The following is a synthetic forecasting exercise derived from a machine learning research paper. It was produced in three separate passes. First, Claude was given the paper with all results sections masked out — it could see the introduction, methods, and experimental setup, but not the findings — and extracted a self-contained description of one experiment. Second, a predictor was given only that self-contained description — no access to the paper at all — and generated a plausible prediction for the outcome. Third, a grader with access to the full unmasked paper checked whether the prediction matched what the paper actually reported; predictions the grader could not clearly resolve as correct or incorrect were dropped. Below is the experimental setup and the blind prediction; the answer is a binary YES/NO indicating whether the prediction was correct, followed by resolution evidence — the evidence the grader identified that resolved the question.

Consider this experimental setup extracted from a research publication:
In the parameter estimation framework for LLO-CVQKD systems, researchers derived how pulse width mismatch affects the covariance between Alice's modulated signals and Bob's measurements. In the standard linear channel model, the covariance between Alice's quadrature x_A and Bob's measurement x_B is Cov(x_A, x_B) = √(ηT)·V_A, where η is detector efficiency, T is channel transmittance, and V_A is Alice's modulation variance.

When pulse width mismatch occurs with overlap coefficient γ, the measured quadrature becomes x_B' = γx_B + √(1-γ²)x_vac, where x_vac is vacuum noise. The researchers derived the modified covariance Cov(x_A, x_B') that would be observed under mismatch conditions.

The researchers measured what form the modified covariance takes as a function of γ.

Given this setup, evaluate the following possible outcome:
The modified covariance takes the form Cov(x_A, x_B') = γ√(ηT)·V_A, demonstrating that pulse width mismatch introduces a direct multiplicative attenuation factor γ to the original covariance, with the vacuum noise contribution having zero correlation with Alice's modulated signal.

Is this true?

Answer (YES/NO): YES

# YOUR ASSIGNMENT:
Among the records, find each line where the word "vacuum" occurs, and copy it.

# RESULT FOR THIS TASK:
When pulse width mismatch occurs with overlap coefficient γ, the measured quadrature becomes x_B' = γx_B + √(1-γ²)x_vac, where x_vac is vacuum noise. The researchers derived the modified covariance Cov(x_A, x_B') that would be observed under mismatch conditions.
The modified covariance takes the form Cov(x_A, x_B') = γ√(ηT)·V_A, demonstrating that pulse width mismatch introduces a direct multiplicative attenuation factor γ to the original covariance, with the vacuum noise contribution having zero correlation with Alice's modulated signal.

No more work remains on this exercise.